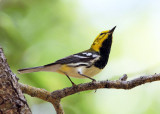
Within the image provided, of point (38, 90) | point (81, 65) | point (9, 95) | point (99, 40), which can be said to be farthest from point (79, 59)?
point (9, 95)

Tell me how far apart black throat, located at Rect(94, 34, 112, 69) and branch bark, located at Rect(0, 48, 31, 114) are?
1.52m

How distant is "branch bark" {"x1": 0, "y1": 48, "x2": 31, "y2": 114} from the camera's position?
1.65m

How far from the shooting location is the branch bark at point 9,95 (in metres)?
1.65

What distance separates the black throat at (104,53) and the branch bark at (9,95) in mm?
1519

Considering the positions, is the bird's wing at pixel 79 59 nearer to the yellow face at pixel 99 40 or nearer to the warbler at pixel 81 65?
the warbler at pixel 81 65

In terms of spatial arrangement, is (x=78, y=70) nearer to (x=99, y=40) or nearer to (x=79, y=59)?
(x=79, y=59)

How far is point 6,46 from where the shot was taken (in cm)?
298

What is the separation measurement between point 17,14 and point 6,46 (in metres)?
0.45

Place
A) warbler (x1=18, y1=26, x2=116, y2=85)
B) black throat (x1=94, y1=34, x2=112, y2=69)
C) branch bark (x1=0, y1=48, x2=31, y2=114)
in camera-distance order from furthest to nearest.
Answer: black throat (x1=94, y1=34, x2=112, y2=69) → warbler (x1=18, y1=26, x2=116, y2=85) → branch bark (x1=0, y1=48, x2=31, y2=114)

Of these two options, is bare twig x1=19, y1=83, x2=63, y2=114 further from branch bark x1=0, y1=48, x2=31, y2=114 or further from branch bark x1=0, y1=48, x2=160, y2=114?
branch bark x1=0, y1=48, x2=31, y2=114

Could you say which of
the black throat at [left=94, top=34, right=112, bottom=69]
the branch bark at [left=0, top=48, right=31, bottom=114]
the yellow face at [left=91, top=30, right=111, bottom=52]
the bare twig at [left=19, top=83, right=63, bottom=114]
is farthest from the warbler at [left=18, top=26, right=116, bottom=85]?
the branch bark at [left=0, top=48, right=31, bottom=114]

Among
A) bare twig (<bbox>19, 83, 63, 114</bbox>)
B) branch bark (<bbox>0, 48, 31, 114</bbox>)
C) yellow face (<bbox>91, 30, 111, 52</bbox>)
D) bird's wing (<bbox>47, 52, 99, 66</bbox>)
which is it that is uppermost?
yellow face (<bbox>91, 30, 111, 52</bbox>)

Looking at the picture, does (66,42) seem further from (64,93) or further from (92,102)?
(64,93)

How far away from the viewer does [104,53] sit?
3.50 metres
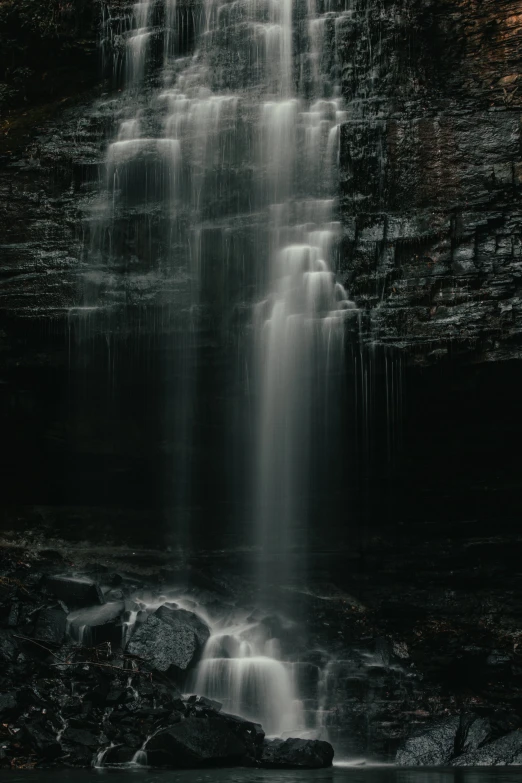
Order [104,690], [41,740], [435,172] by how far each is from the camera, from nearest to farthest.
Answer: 1. [41,740]
2. [104,690]
3. [435,172]

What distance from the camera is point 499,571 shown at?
15.7 m

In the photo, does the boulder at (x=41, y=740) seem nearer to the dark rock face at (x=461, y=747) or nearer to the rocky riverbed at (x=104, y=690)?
the rocky riverbed at (x=104, y=690)

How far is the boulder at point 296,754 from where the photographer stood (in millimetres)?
11680

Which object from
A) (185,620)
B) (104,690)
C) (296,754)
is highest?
(185,620)

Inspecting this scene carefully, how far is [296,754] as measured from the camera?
1179 cm

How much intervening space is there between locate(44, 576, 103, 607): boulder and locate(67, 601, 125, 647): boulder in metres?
0.36

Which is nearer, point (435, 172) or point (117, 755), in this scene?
point (117, 755)

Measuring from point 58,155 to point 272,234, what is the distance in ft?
16.6

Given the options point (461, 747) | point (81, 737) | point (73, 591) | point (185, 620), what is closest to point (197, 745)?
point (81, 737)

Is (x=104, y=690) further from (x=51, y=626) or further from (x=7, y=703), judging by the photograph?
(x=51, y=626)

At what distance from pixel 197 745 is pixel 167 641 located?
8.76 feet

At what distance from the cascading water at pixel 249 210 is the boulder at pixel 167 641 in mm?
455

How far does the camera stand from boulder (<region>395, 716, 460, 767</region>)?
12.7 m

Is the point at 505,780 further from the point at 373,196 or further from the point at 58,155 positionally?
the point at 58,155
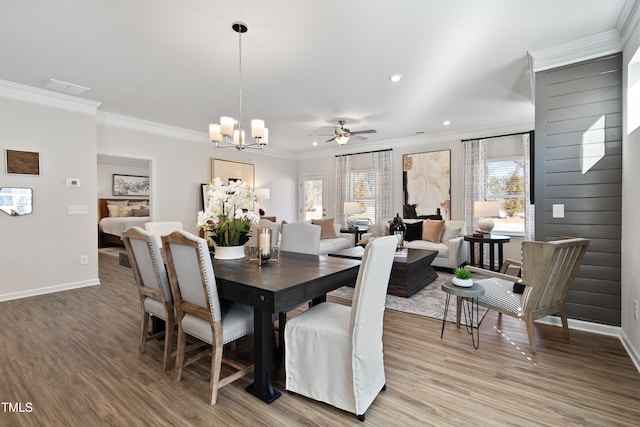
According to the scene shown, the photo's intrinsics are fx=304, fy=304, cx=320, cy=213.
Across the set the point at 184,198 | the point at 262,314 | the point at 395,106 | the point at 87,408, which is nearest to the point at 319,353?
the point at 262,314

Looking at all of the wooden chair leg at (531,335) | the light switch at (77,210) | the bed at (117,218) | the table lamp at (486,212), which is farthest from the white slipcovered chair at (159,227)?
the bed at (117,218)

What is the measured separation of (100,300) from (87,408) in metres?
2.43

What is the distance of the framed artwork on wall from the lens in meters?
6.29

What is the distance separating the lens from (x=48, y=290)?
4.07 m

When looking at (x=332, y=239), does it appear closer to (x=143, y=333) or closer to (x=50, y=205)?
(x=143, y=333)

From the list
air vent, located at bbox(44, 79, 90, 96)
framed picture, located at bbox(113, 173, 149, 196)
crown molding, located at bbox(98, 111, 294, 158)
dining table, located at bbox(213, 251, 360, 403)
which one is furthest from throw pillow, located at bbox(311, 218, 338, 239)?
framed picture, located at bbox(113, 173, 149, 196)

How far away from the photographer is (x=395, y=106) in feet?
15.2

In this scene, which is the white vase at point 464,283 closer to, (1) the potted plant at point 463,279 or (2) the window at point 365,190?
(1) the potted plant at point 463,279

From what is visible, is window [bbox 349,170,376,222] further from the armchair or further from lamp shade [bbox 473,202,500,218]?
the armchair

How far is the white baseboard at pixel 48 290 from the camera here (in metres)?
3.78

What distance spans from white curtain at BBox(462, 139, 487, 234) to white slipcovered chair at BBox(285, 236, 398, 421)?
193 inches

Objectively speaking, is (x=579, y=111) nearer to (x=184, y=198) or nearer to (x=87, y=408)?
(x=87, y=408)

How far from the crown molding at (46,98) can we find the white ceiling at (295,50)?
0.50 feet

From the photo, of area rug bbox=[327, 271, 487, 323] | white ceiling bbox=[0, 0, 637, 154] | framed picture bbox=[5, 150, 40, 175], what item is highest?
white ceiling bbox=[0, 0, 637, 154]
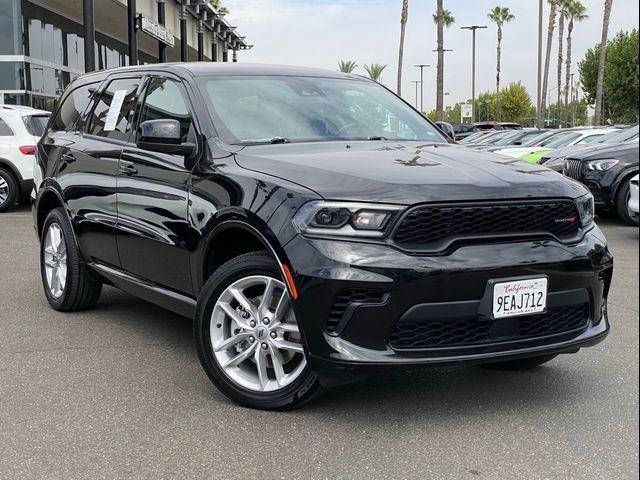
....
• STATED TASK:
Copy all of the material above word for word, leaving out the pictures.

• WRITTEN RESPONSE:
Within the image provided, of point (38, 90) | point (81, 65) | point (9, 95) | point (99, 40), which can be said to be farthest from point (79, 59)?
point (9, 95)

Tell me how far apart black throat, located at Rect(94, 34, 112, 69) and branch bark, located at Rect(0, 48, 31, 114) are?
1.52m

How distant is "branch bark" {"x1": 0, "y1": 48, "x2": 31, "y2": 114} from the camera's position?
1.65m

How far from the shooting location is the branch bark at point 9,95 (in metres)?
1.65

What distance separates the black throat at (104,53) and the branch bark at (9,95) in mm?
1519

Considering the positions, is the bird's wing at pixel 79 59 nearer to the yellow face at pixel 99 40 or nearer to the warbler at pixel 81 65?
the warbler at pixel 81 65

In terms of spatial arrangement, is (x=78, y=70) nearer to (x=99, y=40) or nearer to (x=79, y=59)?
(x=79, y=59)

How far is point 6,46 from where the shot was taken (in cm)?
298

What is the separation measurement between point 17,14 and point 6,46 (in metres)?
0.45

Place
A) warbler (x1=18, y1=26, x2=116, y2=85)
B) black throat (x1=94, y1=34, x2=112, y2=69)
C) branch bark (x1=0, y1=48, x2=31, y2=114)
in camera-distance order from furthest to nearest.
Answer: black throat (x1=94, y1=34, x2=112, y2=69) → warbler (x1=18, y1=26, x2=116, y2=85) → branch bark (x1=0, y1=48, x2=31, y2=114)

Of these two options, is bare twig x1=19, y1=83, x2=63, y2=114 further from branch bark x1=0, y1=48, x2=31, y2=114 or further from branch bark x1=0, y1=48, x2=160, y2=114?
branch bark x1=0, y1=48, x2=31, y2=114

Could you say which of
the black throat at [left=94, top=34, right=112, bottom=69]
the branch bark at [left=0, top=48, right=31, bottom=114]
the yellow face at [left=91, top=30, right=111, bottom=52]
the bare twig at [left=19, top=83, right=63, bottom=114]
is farthest from the warbler at [left=18, top=26, right=116, bottom=85]?
the branch bark at [left=0, top=48, right=31, bottom=114]

Among
A) bare twig (<bbox>19, 83, 63, 114</bbox>)
B) branch bark (<bbox>0, 48, 31, 114</bbox>)
C) yellow face (<bbox>91, 30, 111, 52</bbox>)
D) bird's wing (<bbox>47, 52, 99, 66</bbox>)
which is it that is uppermost?
yellow face (<bbox>91, 30, 111, 52</bbox>)

Looking at the picture, does (66,42) seem further from (64,93) or further from (92,102)?
(64,93)

How far away from the viewer does [104,53] sit?
3.50 metres
Order [104,690], [41,740], [435,172] by how far each is from the camera, from nearest to farthest.
Answer: 1. [41,740]
2. [104,690]
3. [435,172]

What distance from the camera is point 499,571 shown at?
15.7 m

In the photo, does the boulder at (x=41, y=740) seem nearer to the dark rock face at (x=461, y=747) or nearer to the rocky riverbed at (x=104, y=690)?
the rocky riverbed at (x=104, y=690)

How far is the boulder at point 296,754 from where the photographer stood (in millimetres)?
11680

Which object from
A) (185,620)
B) (104,690)
C) (296,754)
is highest?
(185,620)

Inspecting this scene carefully, how far is [296,754] as measured from the camera?
1179 cm

How much intervening space is there between locate(44, 576, 103, 607): boulder and locate(67, 601, 125, 647): boulder in metres?
0.36

Which is nearer, point (435, 172) or point (117, 755), in this scene?
point (117, 755)

Measuring from point 58,155 to point 272,234, what is the distance in ft?
16.6

Given the options point (461, 747) | point (81, 737) | point (73, 591) | point (185, 620), what is closest to point (197, 745)?
point (81, 737)

Is (x=104, y=690) further from (x=51, y=626) or further from (x=7, y=703), judging by the photograph?
(x=51, y=626)

At what distance from pixel 197 745 is pixel 167 641 located?
8.76 feet

At what distance from the cascading water at pixel 249 210 is the boulder at pixel 167 641 in mm?
455

How far does the camera stand from boulder (<region>395, 716, 460, 767</region>)?
12.7 m

Is the point at 505,780 further from the point at 373,196 or further from the point at 58,155 positionally?
the point at 58,155
According to the scene shown, the photo's intrinsics are fx=304, fy=304, cx=320, cy=213.
Across the set the point at 184,198 | the point at 262,314 | the point at 395,106 | the point at 87,408, which is nearest to the point at 319,353?
the point at 262,314

Looking at all of the wooden chair leg at (531,335) | the light switch at (77,210) | the bed at (117,218) | the table lamp at (486,212), which is farthest from the white slipcovered chair at (159,227)?
the bed at (117,218)

What is the measured separation of (100,300) from (87,408) in metres?
2.43

What is the distance of the framed artwork on wall from the lens in meters?
6.29

What is the distance separating the lens from (x=48, y=290)?
4.07 m

When looking at (x=332, y=239), does it appear closer to (x=143, y=333) or closer to (x=50, y=205)?
(x=143, y=333)

From the list
air vent, located at bbox(44, 79, 90, 96)
framed picture, located at bbox(113, 173, 149, 196)
crown molding, located at bbox(98, 111, 294, 158)
dining table, located at bbox(213, 251, 360, 403)
which one is furthest from throw pillow, located at bbox(311, 218, 338, 239)?
framed picture, located at bbox(113, 173, 149, 196)

How far away from the photographer is (x=395, y=106) in feet?
15.2

In this scene, which is the white vase at point 464,283 closer to, (1) the potted plant at point 463,279 or (2) the window at point 365,190?
(1) the potted plant at point 463,279

From what is visible, is window [bbox 349,170,376,222] further from the armchair or further from lamp shade [bbox 473,202,500,218]?
the armchair

How far is the white baseboard at pixel 48 290 from the camera here (in metres)?
3.78

What distance spans from white curtain at BBox(462, 139, 487, 234) to white slipcovered chair at BBox(285, 236, 398, 421)?
193 inches

Objectively speaking, is (x=579, y=111) nearer to (x=184, y=198) or nearer to (x=87, y=408)?
(x=87, y=408)

How far from the crown molding at (46,98) can we find the white ceiling at (295,50)?
0.50 feet

From the photo, of area rug bbox=[327, 271, 487, 323] | white ceiling bbox=[0, 0, 637, 154] | framed picture bbox=[5, 150, 40, 175], what item is highest?
white ceiling bbox=[0, 0, 637, 154]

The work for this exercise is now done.